» Exercise 1
Reproduce the biography of William James Dally below in full, keeping every character identical.

# # #

|Alma mater||Virginia Tech
|Doctoral advisor||Charles Seitz|
William James "Bill" Dally is an American computer scientist and educator.
Dally received the B.S. degree in electrical engineering from Virginia Polytechnic Institute. While working for Bell Telephone Laboratories he contributed to the design of the Bellmac 32, an early 32-bit microprocessor, and earned an M.S. degree in electrical engineering from Stanford University in 1981. He then went to the California Institute of Technology (Caltech), graduating with a Ph.D. degree in computer science in 1986. At Caltech he designed the MOSSIM simulation engine and an integrated circuit for routing. While at Caltech, he was part of the founding group of Stac Electronics in 1983.
From 1986 to 1997 he taught at MIT where he and his group built the J–Machine and the M–Machine, parallel machines emphasizing low overhead synchronization and communication. He became the Willard R. and Inez Kerr Bell Professor in the Stanford University School of Engineering and chairman of the computer science department at Stanford.
He developed a number of techniques used in modern interconnection networks including routing-based deadlock avoidance, wormhole routing, link-level retry, virtual channels, global adaptive routing, and high-radix routers. He has developed efficient mechanisms for communication, synchronization, and naming in parallel computers including message-driven computing and fast capability-based addressing. He has developed a number of stream processors starting in 1995 including Imagine, for graphics, signal, and Image processing, and Merrimac, for scientific computing.
Dally was elected a Fellow of the Association for Computing Machinery in 2002, and a Fellow of the IEEE, also in 2002. He received the ACM/SIGARCH Maurice Wilkes Award in 2000, the Seymour Cray Computer Science and Engineering Award in 2004, and the IEEE Computer Society Charles Babbage Award in 2006. In 2007 he was elected to the American Academy of Arts and Sciences, and in 2009 the National Academy of Engineering. He received the 2010 ACM/IEEE Eckert–Mauchly Award for "outstanding contributions to the architecture of interconnection networks and parallel computers."

# # #

» Exercise 2
From the rows below, return each line that contains the string "where", matching its case exactly.

# # #

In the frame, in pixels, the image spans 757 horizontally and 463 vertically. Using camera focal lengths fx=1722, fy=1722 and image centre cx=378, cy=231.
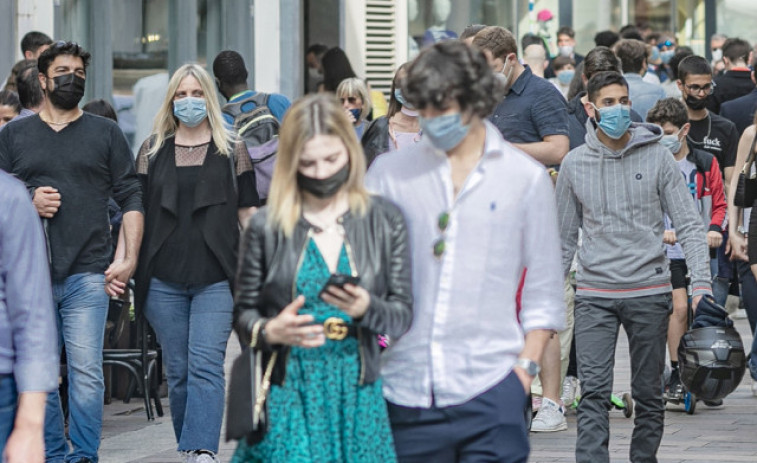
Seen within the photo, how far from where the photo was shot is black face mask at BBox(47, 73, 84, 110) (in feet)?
25.8

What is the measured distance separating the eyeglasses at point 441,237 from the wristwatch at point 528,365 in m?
0.37

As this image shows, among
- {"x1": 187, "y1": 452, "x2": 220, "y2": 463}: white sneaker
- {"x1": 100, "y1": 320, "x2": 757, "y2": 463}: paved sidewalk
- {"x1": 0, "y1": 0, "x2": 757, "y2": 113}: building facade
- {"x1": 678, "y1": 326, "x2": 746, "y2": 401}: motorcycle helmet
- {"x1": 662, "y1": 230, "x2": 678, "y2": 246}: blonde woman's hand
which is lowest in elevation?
{"x1": 100, "y1": 320, "x2": 757, "y2": 463}: paved sidewalk

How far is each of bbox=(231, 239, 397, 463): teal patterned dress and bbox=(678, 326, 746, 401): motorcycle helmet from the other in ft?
13.0

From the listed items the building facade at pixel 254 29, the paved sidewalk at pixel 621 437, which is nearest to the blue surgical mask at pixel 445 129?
the paved sidewalk at pixel 621 437

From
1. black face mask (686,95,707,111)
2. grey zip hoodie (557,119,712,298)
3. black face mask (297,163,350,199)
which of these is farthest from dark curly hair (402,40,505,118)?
black face mask (686,95,707,111)

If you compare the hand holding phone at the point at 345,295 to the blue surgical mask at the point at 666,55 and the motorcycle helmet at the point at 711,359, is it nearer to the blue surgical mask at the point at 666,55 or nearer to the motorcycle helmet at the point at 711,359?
the motorcycle helmet at the point at 711,359

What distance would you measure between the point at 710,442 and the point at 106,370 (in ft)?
12.2

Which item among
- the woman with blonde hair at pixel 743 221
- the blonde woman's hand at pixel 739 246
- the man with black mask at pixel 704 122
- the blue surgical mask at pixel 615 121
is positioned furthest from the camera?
the man with black mask at pixel 704 122

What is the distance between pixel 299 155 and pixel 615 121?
10.5 feet

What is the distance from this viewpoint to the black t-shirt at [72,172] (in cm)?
782

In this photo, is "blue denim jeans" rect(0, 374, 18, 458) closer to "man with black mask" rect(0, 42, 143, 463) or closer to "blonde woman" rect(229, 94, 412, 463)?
"blonde woman" rect(229, 94, 412, 463)

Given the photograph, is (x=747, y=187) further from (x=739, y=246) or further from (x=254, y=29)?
(x=254, y=29)

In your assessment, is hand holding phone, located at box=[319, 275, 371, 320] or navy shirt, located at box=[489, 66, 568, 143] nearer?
hand holding phone, located at box=[319, 275, 371, 320]

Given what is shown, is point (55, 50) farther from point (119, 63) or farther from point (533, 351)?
point (119, 63)
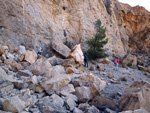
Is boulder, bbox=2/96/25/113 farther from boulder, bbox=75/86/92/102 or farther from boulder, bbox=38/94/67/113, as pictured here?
boulder, bbox=75/86/92/102

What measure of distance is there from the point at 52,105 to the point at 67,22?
13.9 meters

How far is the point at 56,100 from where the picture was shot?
12.8 ft

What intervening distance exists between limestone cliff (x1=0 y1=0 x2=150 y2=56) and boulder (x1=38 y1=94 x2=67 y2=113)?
6256 mm

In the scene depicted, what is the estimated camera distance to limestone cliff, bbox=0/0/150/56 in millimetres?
9195

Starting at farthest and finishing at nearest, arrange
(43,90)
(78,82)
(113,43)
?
(113,43) < (78,82) < (43,90)

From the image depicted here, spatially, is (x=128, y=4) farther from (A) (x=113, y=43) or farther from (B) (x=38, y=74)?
(B) (x=38, y=74)

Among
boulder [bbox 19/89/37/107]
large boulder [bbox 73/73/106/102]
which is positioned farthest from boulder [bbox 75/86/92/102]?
boulder [bbox 19/89/37/107]

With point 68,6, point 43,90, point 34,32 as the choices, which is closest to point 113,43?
point 68,6

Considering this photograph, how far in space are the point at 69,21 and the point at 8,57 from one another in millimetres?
11008

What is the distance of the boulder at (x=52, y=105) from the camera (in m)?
3.37

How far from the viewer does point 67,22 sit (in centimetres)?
1611

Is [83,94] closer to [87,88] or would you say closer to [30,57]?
[87,88]

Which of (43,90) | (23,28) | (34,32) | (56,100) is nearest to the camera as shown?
(56,100)

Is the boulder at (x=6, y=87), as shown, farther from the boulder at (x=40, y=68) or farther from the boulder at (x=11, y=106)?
the boulder at (x=40, y=68)
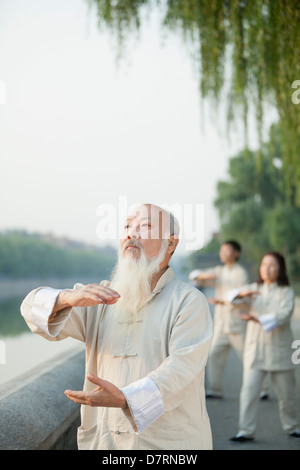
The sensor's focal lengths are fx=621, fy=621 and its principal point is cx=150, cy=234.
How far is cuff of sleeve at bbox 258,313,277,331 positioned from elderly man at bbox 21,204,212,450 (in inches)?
124

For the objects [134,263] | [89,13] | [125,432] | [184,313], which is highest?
[89,13]

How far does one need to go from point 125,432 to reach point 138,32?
416 cm

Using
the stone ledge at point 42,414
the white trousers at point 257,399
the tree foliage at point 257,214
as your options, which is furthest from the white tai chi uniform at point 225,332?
the tree foliage at point 257,214

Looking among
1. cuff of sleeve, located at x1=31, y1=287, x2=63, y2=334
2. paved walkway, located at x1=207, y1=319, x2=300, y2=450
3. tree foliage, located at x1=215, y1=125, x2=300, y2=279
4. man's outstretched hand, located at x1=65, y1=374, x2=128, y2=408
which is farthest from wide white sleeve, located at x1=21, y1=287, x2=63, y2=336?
tree foliage, located at x1=215, y1=125, x2=300, y2=279

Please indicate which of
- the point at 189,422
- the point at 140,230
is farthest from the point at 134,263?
the point at 189,422

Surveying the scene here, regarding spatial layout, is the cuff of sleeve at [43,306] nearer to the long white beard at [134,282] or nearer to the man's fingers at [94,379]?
the long white beard at [134,282]

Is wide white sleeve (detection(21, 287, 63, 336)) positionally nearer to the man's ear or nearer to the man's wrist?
the man's wrist

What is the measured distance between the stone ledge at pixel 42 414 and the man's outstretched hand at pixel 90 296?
2.81 feet

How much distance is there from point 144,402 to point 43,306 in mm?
587

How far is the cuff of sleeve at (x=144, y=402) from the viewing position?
2.28 meters

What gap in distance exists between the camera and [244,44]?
534cm

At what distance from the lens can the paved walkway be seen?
17.1 feet

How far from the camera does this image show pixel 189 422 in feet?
8.36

# # #

» Answer 1
|Alma mater||Virginia Tech
|Doctoral advisor||Charles Seitz|
William James "Bill" Dally is an American computer scientist and educator.
Dally received the B.S. degree in electrical engineering from Virginia Polytechnic Institute. While working for Bell Telephone Laboratories he contributed to the design of the Bellmac 32, an early 32-bit microprocessor, and earned an M.S. degree in electrical engineering from Stanford University in 1981. He then went to the California Institute of Technology (Caltech), graduating with a Ph.D. degree in computer science in 1986. At Caltech he designed the MOSSIM simulation engine and an integrated circuit for routing. While at Caltech, he was part of the founding group of Stac Electronics in 1983.
From 1986 to 1997 he taught at MIT where he and his group built the J–Machine and the M–Machine, parallel machines emphasizing low overhead synchronization and communication. He became the Willard R. and Inez Kerr Bell Professor in the Stanford University School of Engineering and chairman of the computer science department at Stanford.
He developed a number of techniques used in modern interconnection networks including routing-based deadlock avoidance, wormhole routing, link-level retry, virtual channels, global adaptive routing, and high-radix routers. He has developed efficient mechanisms for communication, synchronization, and naming in parallel computers including message-driven computing and fast capability-based addressing. He has developed a number of stream processors starting in 1995 including Imagine, for graphics, signal, and Image processing, and Merrimac, for scientific computing.
Dally was elected a Fellow of the Association for Computing Machinery in 2002, and a Fellow of the IEEE, also in 2002. He received the ACM/SIGARCH Maurice Wilkes Award in 2000, the Seymour Cray Computer Science and Engineering Award in 2004, and the IEEE Computer Society Charles Babbage Award in 2006. In 2007 he was elected to the American Academy of Arts and Sciences, and in 2009 the National Academy of Engineering. He received the 2010 ACM/IEEE Eckert–Mauchly Award for "outstanding contributions to the architecture of interconnection networks and parallel computers."

» Answer 2
Seen within the photo, how far from where the photo was shot is black face mask at BBox(47, 73, 84, 110) (in feet)?
How far is the point at 56,100 from where the picture was shot?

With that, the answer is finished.